Trends in Medical Conditions and Functioning in the U.S. Population, 1997–2017
Over the last several decades, the federal disability rolls grew substantially, though this growth has slowed more recently. Many factors underlie these trends, including changes in demographics, policies, and disability prevalence.
We address two research questions: (1) How has the prevalence of certain potentially disabling conditions changed among working-age adults over the last two decades? and (2) Among individuals with these conditions, how has the share who report particular functional limitations changed over time?
We use nationally representative survey data from the National Health Interview Survey (NHIS) to document regression adjusted population trends since 1997 in some of the most commonly disabling chronic conditions and functional limitations among adult disability beneficiaries.

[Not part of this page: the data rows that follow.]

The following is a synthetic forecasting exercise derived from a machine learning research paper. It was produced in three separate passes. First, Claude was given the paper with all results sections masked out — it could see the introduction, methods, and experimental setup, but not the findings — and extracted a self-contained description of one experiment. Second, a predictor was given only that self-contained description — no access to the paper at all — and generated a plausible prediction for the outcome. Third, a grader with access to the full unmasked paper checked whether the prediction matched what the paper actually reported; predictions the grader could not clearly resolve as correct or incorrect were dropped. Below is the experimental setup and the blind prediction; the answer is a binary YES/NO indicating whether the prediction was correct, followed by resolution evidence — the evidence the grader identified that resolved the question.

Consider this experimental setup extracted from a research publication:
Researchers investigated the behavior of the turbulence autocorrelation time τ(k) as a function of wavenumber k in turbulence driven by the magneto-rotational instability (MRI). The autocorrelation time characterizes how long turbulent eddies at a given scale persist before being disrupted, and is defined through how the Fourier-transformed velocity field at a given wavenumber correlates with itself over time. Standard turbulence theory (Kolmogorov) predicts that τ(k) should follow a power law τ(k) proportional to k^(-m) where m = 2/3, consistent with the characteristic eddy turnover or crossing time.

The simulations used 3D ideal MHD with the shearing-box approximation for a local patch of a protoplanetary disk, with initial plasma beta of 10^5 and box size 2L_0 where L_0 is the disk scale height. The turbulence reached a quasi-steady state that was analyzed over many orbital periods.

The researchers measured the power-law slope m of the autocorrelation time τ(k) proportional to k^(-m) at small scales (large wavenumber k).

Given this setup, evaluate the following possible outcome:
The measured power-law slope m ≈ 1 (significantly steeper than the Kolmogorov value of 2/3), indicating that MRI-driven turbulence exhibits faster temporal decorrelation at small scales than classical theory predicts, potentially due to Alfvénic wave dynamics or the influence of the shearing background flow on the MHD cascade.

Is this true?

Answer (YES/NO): YES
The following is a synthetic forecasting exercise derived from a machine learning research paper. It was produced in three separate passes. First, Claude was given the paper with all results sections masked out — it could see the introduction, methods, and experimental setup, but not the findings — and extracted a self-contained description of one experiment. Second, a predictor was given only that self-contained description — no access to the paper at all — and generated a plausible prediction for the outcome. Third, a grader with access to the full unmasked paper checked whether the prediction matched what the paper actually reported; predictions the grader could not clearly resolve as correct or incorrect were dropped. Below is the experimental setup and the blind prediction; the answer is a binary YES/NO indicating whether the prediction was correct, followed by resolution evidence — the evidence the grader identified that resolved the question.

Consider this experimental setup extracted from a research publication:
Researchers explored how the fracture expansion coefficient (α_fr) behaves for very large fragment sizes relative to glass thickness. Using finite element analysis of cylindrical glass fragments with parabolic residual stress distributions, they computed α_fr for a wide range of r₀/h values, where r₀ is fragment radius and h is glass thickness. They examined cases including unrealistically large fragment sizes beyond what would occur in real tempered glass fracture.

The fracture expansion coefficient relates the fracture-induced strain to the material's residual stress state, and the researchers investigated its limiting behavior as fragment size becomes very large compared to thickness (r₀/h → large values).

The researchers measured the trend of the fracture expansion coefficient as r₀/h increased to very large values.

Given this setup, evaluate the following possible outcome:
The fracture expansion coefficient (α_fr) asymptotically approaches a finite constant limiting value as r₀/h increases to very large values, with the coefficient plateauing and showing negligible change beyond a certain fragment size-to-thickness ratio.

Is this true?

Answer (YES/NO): YES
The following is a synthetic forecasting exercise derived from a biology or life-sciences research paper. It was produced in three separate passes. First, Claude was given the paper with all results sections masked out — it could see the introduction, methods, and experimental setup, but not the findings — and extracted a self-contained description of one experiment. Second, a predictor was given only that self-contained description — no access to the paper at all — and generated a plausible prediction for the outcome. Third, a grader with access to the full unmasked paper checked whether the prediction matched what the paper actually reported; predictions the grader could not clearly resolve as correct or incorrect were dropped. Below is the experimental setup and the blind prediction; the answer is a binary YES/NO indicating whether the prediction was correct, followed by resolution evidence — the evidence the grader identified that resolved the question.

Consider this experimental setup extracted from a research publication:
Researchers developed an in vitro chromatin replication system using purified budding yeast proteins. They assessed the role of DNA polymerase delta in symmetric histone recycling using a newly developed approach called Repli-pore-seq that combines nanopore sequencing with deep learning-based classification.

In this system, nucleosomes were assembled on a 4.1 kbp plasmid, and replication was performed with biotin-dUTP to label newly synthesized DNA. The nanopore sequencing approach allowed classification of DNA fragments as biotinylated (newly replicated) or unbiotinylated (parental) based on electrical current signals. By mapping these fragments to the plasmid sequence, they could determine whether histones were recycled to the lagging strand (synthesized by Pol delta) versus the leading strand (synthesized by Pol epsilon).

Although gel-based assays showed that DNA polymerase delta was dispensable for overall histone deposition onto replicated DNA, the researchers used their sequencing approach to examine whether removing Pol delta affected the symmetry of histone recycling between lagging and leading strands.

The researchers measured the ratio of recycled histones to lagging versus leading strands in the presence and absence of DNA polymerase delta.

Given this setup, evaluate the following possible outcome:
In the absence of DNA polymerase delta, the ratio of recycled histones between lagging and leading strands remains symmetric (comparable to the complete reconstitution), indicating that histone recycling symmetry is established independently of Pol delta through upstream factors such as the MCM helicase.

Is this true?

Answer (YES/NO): NO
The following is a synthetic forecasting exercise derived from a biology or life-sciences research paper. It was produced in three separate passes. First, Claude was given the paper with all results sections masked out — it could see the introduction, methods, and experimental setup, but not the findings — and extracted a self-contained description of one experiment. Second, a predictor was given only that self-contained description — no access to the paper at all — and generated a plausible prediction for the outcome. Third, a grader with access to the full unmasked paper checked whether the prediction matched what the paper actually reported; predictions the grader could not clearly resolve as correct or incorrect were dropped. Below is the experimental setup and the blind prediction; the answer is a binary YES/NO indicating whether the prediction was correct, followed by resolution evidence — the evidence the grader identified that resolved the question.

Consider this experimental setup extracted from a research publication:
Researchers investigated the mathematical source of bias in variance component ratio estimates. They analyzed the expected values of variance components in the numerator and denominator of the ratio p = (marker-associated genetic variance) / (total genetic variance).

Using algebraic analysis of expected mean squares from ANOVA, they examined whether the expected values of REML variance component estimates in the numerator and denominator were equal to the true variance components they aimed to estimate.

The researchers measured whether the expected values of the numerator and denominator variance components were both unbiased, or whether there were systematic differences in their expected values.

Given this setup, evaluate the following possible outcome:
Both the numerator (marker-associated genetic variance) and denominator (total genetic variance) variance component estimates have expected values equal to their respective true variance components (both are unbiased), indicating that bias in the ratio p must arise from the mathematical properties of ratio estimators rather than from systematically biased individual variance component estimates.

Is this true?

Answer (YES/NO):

We find that the prevalence of several conditions has increased in the U.S. population – most notably, obesity, endocrine conditions, and neoplasms. We also find notable changes in functional limitations. Hearing and vision limitations declined, while adults experienced increases in cognitive, social, and movement limitations. Alongside these long-term trends we find some evidence that reporting of conditions and limitations is countercyclical with the business cycle.
These changes in condition prevalence and functional limitations are consistent with some but not all documented changes in the federal disability rolls. Increases in social limitations are consistent with the perception that Americans are increasingly socially isolated.